Molar Mass Calculator
Type a chemical formula and get its molar mass with the full breakdown: how many atoms of each element, their atomic masses from the periodic table, and the total. Understands parentheses and hydrates with a dot.
Breakdown
| Element | Atoms | Atomic mass | Contribution, g/mol |
|---|
How it is computed. The molar mass of a substance is the sum of the atomic masses of all atoms in its formula. Atomic masses come from the periodic table and are multiplied by the atom counts: for H2SO4 that is 2 hydrogens, 1 sulfur, and 4 oxygens. Numerically the molar mass in g/mol equals the relative molecular mass.
FAQ
What is molar mass in simple words?
It is the mass of one mole of a substance — 6.02·10²³ particles — in grams. The calculation is simple: add up the atomic masses of all atoms in the formula. For water H2O it is 2 · 1.008 + 16 = 18.02 g/mol.

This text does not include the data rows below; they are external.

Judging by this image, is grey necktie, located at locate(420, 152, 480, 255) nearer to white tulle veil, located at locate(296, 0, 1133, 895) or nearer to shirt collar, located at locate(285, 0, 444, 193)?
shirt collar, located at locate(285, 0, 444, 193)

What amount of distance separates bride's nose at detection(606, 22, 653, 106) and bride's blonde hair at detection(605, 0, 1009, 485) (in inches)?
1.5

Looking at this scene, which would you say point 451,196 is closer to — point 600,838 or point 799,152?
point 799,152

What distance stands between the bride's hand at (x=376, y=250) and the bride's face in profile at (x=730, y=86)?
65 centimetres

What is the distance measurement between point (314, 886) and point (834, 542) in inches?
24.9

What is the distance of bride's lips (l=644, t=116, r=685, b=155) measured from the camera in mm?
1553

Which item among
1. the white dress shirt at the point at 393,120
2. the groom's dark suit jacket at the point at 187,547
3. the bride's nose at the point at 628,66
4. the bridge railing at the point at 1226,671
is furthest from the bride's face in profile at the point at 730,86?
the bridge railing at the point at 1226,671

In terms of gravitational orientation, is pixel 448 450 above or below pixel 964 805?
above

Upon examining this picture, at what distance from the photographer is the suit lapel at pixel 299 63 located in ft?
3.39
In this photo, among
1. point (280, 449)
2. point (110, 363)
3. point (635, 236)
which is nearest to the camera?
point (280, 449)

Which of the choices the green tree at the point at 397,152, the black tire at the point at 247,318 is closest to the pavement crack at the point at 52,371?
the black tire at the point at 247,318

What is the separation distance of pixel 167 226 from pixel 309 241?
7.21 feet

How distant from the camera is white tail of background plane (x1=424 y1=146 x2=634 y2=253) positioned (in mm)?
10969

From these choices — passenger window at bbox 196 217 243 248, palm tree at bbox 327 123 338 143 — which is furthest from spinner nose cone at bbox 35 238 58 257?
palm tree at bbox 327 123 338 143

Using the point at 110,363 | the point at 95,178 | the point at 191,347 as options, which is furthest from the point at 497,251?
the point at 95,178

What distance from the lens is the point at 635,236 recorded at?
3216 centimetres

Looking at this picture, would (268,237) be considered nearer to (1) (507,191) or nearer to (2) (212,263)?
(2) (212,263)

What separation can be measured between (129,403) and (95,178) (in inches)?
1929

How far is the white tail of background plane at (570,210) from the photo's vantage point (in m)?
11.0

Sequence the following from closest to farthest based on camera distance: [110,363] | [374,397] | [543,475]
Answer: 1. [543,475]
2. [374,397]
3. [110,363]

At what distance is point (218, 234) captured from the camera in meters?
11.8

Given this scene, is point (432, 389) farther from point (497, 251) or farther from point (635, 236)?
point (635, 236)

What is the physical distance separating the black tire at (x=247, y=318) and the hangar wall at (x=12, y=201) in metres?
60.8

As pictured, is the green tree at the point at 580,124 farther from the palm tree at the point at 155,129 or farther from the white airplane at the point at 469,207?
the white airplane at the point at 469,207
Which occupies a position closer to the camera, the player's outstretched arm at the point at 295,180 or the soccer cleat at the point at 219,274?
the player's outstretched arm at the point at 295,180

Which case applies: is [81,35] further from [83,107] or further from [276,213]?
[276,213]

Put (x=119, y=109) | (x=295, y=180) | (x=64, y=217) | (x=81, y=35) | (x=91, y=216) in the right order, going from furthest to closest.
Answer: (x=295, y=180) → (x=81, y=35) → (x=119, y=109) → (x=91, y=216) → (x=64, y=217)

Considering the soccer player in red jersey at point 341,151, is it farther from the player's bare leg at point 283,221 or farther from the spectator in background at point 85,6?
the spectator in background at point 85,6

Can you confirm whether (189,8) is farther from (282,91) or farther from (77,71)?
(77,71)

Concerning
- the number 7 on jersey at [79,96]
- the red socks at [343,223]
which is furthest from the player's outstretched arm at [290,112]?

How do formulas with parentheses work, e.g. Ca(OH)2?
The index after the parenthesis multiplies everything inside: Ca(OH)2 has two OH groups, i.e. 2 oxygens and 2 hydrogens plus calcium. Total: 40.08 + 2 · (16.00 + 1.008) = 74.1 g/mol.
How are hydrates like CuSO4·5H2O handled?
The dot means “plus”: add the mass of five water molecules to the mass of CuSO4. The number before H2O multiplies the whole water molecule, not just the hydrogen.
Why are atomic masses not whole numbers?
Because elements occur in nature as mixtures of isotopes with different masses. The periodic table lists the weighted average: chlorine, for example, is 35.45 — a blend of isotopes 35 and 37.
Free online molar mass calculator from a chemical formula. Enter the formula and the calculator breaks it into atoms, shows the atomic mass of each element from the periodic table, every element's contribution, and the total in g/mol.
Parentheses with indices are supported — Ca(OH)2, Al2(SO4)3 — as well as hydrates with a dot: CuSO4·5H2O. The dot can be typed as ·, or *. The breakdown is laid out as a table, the way chemistry homework requires for amount-of-substance problems.
Everything is computed in the browser; nothing is sent to a server. Useful for chemistry classes, students, and lab work — anywhere you need a quick molar mass with a visible breakdown.